Corporate Governance: 1992 Cadbury Report, 1995 Greenbury Report, 1998 Hampel Report, 1999 Turnbull Report and 2003 Higgs report; German KonTraG corporate governance reforms; Sarbanes-Oxley Act 2002; and the OECD Principles of Corporate Governance. General Compliance: Basel 2, Markets in Financial Instruments Directive (MiFID), Sarbanes-Oxley (Section 404), the Patriot Act, Anti-Money Laundering, the Financial Services Modernisation Act, the Insurance Mediation Directive Privacy and Electronic Communications (EC Directive) Regulations, the Freedom of Information Act 2000, substantially different International Financial Reporting Standards, Data Protection Act 1998 and the Financial Groups Directive. Regulators’ Rules: from the FSA, SEC, OCC, BAFIN, etc., let alone SAS 70 or ISO 9000 as voluntarily-incurred compliance, or industry trade association voluntary compliance codes. General Business Regulation: Health & Safety, COSHH, taxation, equal rights, etc.; let alone…
Financial institutions have two obvious avenues to fight back at over-regulation – manage compliance and automate compliance. Too little has been done on both fronts. But first a rethink of compliance.
Environmental Consistency Confidence
Compliance is, somewhat perversely, about the unpredictable. Well-channelled, normal behaviour should be automated into systems. Compliance is there to handle the exceptions. The application of the scientific paradigm to business operations transformed management thinking in the early part of the 20th century. A plethora of management theorizing since often obscures the simplicity at the core of the scientific paradigm. One approach, Environmental Consistency Confidence, restores statistical correlation to its rightful place at the core of financial compliance and risk management. At the core of the scientific approach is a statistical engine room of some form:
"Statistical and applied probabilistic knowledge is the core of knowledge; statistics is what tells you if something is true, false, or merely anecdotal; it is the ‘logic of science’; it is the instrument of risk-taking; it is the applied tools of epistemology."
Environmental Consistency Confidence is an approach to compliance and risk management that says, "if you can predict incidents and losses with some degree of confidence, then you have some ability to manage your risks". You are confident to some degree that outcomes are consistent with your environment and your activities. The converse, "if you can’t predict your incidents and losses", implies either that things are completely random – thus there is no need for management – or that you’re collecting the wrong data. Knowing that incidents and losses are predictable leads to application of the scientific paradigm. From a proven hypothesis, financial risk tools such as culture change, controls, process re-engineering or risk costing can be usefully applied.
A few years ago, when promoting Environmental Consistency Confidence to one trading firm, Z/Yen posed a tough question, "why can’t you predict the losses and incidents flowing from today’s trading?" The idea was to look at the environmental and activity statistics for each day and use multi-variate statistics to see how strong the correlation was with incidents and losses flowing from that day. It is often said that "correlation doesn’t demonstrate causation". That is true, but "correlation should cause questions". This large commodities firm made predictive accuracy the primary measure for its operational risk team.

......

What is asked:
1) Reproduce the passage of the compliance text that begins with the words "Environmental Consistency Confidence is" and ends after the words "be usefully applied.".
2) Using the compliance text, explain in one to three sentences why a firm's inability to predict its incidents and losses is a concern under Environmental Consistency Confidence.
Rely on the compliance text alone.

......

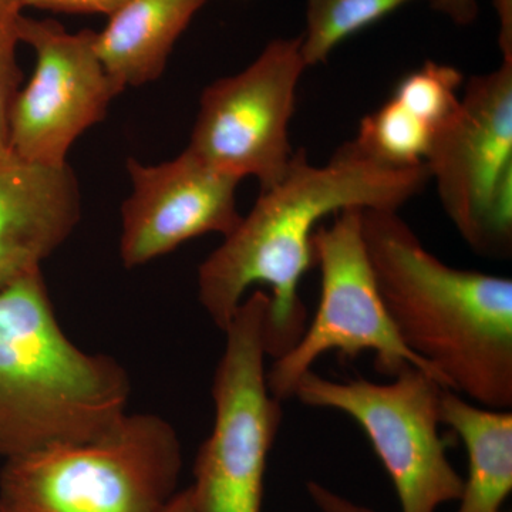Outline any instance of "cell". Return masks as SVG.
Listing matches in <instances>:
<instances>
[{"instance_id":"obj_1","label":"cell","mask_w":512,"mask_h":512,"mask_svg":"<svg viewBox=\"0 0 512 512\" xmlns=\"http://www.w3.org/2000/svg\"><path fill=\"white\" fill-rule=\"evenodd\" d=\"M430 181L426 164L392 167L370 157L355 141L339 147L326 165L293 153L285 177L258 201L238 227L198 269V301L224 332L247 291L271 288L266 315L268 356L278 357L306 326L299 285L313 259L312 239L328 215L349 208L399 211Z\"/></svg>"},{"instance_id":"obj_2","label":"cell","mask_w":512,"mask_h":512,"mask_svg":"<svg viewBox=\"0 0 512 512\" xmlns=\"http://www.w3.org/2000/svg\"><path fill=\"white\" fill-rule=\"evenodd\" d=\"M363 241L404 345L447 389L512 407V281L444 264L397 211L362 210Z\"/></svg>"},{"instance_id":"obj_3","label":"cell","mask_w":512,"mask_h":512,"mask_svg":"<svg viewBox=\"0 0 512 512\" xmlns=\"http://www.w3.org/2000/svg\"><path fill=\"white\" fill-rule=\"evenodd\" d=\"M130 376L64 333L42 269L0 289V460L96 440L127 416Z\"/></svg>"},{"instance_id":"obj_4","label":"cell","mask_w":512,"mask_h":512,"mask_svg":"<svg viewBox=\"0 0 512 512\" xmlns=\"http://www.w3.org/2000/svg\"><path fill=\"white\" fill-rule=\"evenodd\" d=\"M181 468L173 424L127 413L99 439L3 461L0 498L23 512H165Z\"/></svg>"},{"instance_id":"obj_5","label":"cell","mask_w":512,"mask_h":512,"mask_svg":"<svg viewBox=\"0 0 512 512\" xmlns=\"http://www.w3.org/2000/svg\"><path fill=\"white\" fill-rule=\"evenodd\" d=\"M269 295L245 296L225 328L212 382L214 426L202 443L190 485L197 512H261L269 453L282 407L269 392L265 343Z\"/></svg>"},{"instance_id":"obj_6","label":"cell","mask_w":512,"mask_h":512,"mask_svg":"<svg viewBox=\"0 0 512 512\" xmlns=\"http://www.w3.org/2000/svg\"><path fill=\"white\" fill-rule=\"evenodd\" d=\"M393 382L330 380L309 370L293 397L305 406L336 410L355 420L389 474L402 512H437L456 503L463 480L440 436L443 389L434 377L407 366Z\"/></svg>"},{"instance_id":"obj_7","label":"cell","mask_w":512,"mask_h":512,"mask_svg":"<svg viewBox=\"0 0 512 512\" xmlns=\"http://www.w3.org/2000/svg\"><path fill=\"white\" fill-rule=\"evenodd\" d=\"M312 248L320 268L318 311L298 342L275 357L266 372L272 396L279 402L292 399L302 376L333 350L346 357L370 350L383 375L396 376L404 367L414 366L444 386L439 373L404 345L390 318L367 258L362 210L349 208L335 214L328 227L320 224Z\"/></svg>"},{"instance_id":"obj_8","label":"cell","mask_w":512,"mask_h":512,"mask_svg":"<svg viewBox=\"0 0 512 512\" xmlns=\"http://www.w3.org/2000/svg\"><path fill=\"white\" fill-rule=\"evenodd\" d=\"M441 205L478 254L512 245V60L471 77L454 119L433 138L426 160Z\"/></svg>"},{"instance_id":"obj_9","label":"cell","mask_w":512,"mask_h":512,"mask_svg":"<svg viewBox=\"0 0 512 512\" xmlns=\"http://www.w3.org/2000/svg\"><path fill=\"white\" fill-rule=\"evenodd\" d=\"M301 43L276 39L247 69L207 87L188 150L239 181L255 177L261 191L278 184L291 164L289 124L308 69Z\"/></svg>"},{"instance_id":"obj_10","label":"cell","mask_w":512,"mask_h":512,"mask_svg":"<svg viewBox=\"0 0 512 512\" xmlns=\"http://www.w3.org/2000/svg\"><path fill=\"white\" fill-rule=\"evenodd\" d=\"M92 29L70 33L52 19H19L20 43L32 47L35 72L10 116L9 150L29 163L67 164L84 131L107 116L123 89L104 69Z\"/></svg>"},{"instance_id":"obj_11","label":"cell","mask_w":512,"mask_h":512,"mask_svg":"<svg viewBox=\"0 0 512 512\" xmlns=\"http://www.w3.org/2000/svg\"><path fill=\"white\" fill-rule=\"evenodd\" d=\"M133 192L123 204L120 256L126 268L146 265L205 234L227 237L242 220L238 178L215 170L185 148L163 164L128 158Z\"/></svg>"},{"instance_id":"obj_12","label":"cell","mask_w":512,"mask_h":512,"mask_svg":"<svg viewBox=\"0 0 512 512\" xmlns=\"http://www.w3.org/2000/svg\"><path fill=\"white\" fill-rule=\"evenodd\" d=\"M80 217L82 194L69 164L0 154V289L42 269Z\"/></svg>"},{"instance_id":"obj_13","label":"cell","mask_w":512,"mask_h":512,"mask_svg":"<svg viewBox=\"0 0 512 512\" xmlns=\"http://www.w3.org/2000/svg\"><path fill=\"white\" fill-rule=\"evenodd\" d=\"M208 0H128L96 35V52L121 89L163 74L168 57Z\"/></svg>"},{"instance_id":"obj_14","label":"cell","mask_w":512,"mask_h":512,"mask_svg":"<svg viewBox=\"0 0 512 512\" xmlns=\"http://www.w3.org/2000/svg\"><path fill=\"white\" fill-rule=\"evenodd\" d=\"M440 419L467 450L468 474L457 512H505L512 491L511 410L488 409L443 389Z\"/></svg>"},{"instance_id":"obj_15","label":"cell","mask_w":512,"mask_h":512,"mask_svg":"<svg viewBox=\"0 0 512 512\" xmlns=\"http://www.w3.org/2000/svg\"><path fill=\"white\" fill-rule=\"evenodd\" d=\"M412 0H306L302 57L306 67L326 62L343 40Z\"/></svg>"},{"instance_id":"obj_16","label":"cell","mask_w":512,"mask_h":512,"mask_svg":"<svg viewBox=\"0 0 512 512\" xmlns=\"http://www.w3.org/2000/svg\"><path fill=\"white\" fill-rule=\"evenodd\" d=\"M434 133L393 97L360 123L357 146L392 167L426 164Z\"/></svg>"},{"instance_id":"obj_17","label":"cell","mask_w":512,"mask_h":512,"mask_svg":"<svg viewBox=\"0 0 512 512\" xmlns=\"http://www.w3.org/2000/svg\"><path fill=\"white\" fill-rule=\"evenodd\" d=\"M463 74L456 67L426 62L419 70L404 77L393 99L423 121L436 136L460 109L458 96Z\"/></svg>"},{"instance_id":"obj_18","label":"cell","mask_w":512,"mask_h":512,"mask_svg":"<svg viewBox=\"0 0 512 512\" xmlns=\"http://www.w3.org/2000/svg\"><path fill=\"white\" fill-rule=\"evenodd\" d=\"M20 0H0V154L9 153L10 116L23 74L18 63Z\"/></svg>"},{"instance_id":"obj_19","label":"cell","mask_w":512,"mask_h":512,"mask_svg":"<svg viewBox=\"0 0 512 512\" xmlns=\"http://www.w3.org/2000/svg\"><path fill=\"white\" fill-rule=\"evenodd\" d=\"M25 8L77 15H114L128 0H20Z\"/></svg>"},{"instance_id":"obj_20","label":"cell","mask_w":512,"mask_h":512,"mask_svg":"<svg viewBox=\"0 0 512 512\" xmlns=\"http://www.w3.org/2000/svg\"><path fill=\"white\" fill-rule=\"evenodd\" d=\"M306 491L311 497L312 503L320 512H377L366 505L357 504L342 494L330 490L326 485L318 481H309L306 484Z\"/></svg>"},{"instance_id":"obj_21","label":"cell","mask_w":512,"mask_h":512,"mask_svg":"<svg viewBox=\"0 0 512 512\" xmlns=\"http://www.w3.org/2000/svg\"><path fill=\"white\" fill-rule=\"evenodd\" d=\"M433 6L457 25L473 23L478 15V0H433Z\"/></svg>"},{"instance_id":"obj_22","label":"cell","mask_w":512,"mask_h":512,"mask_svg":"<svg viewBox=\"0 0 512 512\" xmlns=\"http://www.w3.org/2000/svg\"><path fill=\"white\" fill-rule=\"evenodd\" d=\"M165 512H197L194 501H192L190 487L178 491Z\"/></svg>"},{"instance_id":"obj_23","label":"cell","mask_w":512,"mask_h":512,"mask_svg":"<svg viewBox=\"0 0 512 512\" xmlns=\"http://www.w3.org/2000/svg\"><path fill=\"white\" fill-rule=\"evenodd\" d=\"M0 512H23L18 510V508L13 507L9 503H6L3 498H0Z\"/></svg>"}]
</instances>
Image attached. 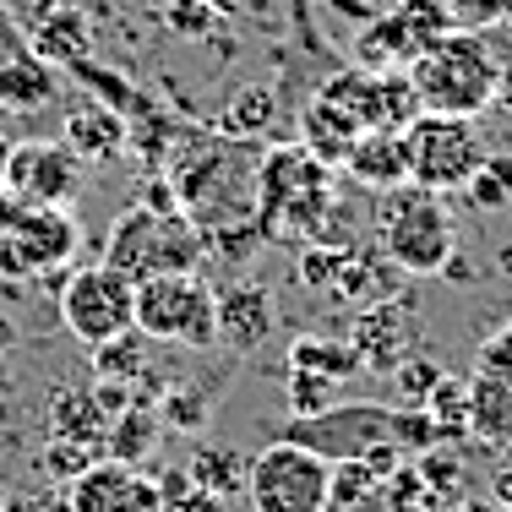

......

Answers given:
1)
Environmental Consistency Confidence is an approach to compliance and risk management that says, "if you can predict incidents and losses with some degree of confidence, then you have some ability to manage your risks". You are confident to some degree that outcomes are consistent with your environment and your activities. The converse, "if you can’t predict your incidents and losses", implies either that things are completely random – thus there is no need for management – or that you’re collecting the wrong data. Knowing that incidents and losses are predictable leads to application of the scientific paradigm. From a proven hypothesis, financial risk tools such as culture change, controls, process re-engineering or risk costing can be usefully applied.

2) If incidents and losses cannot be predicted, then either events are completely random, in which case there is no need for management, or the firm is collecting the wrong data. Being able to predict incidents and losses with some confidence is what indicates some ability to manage risks.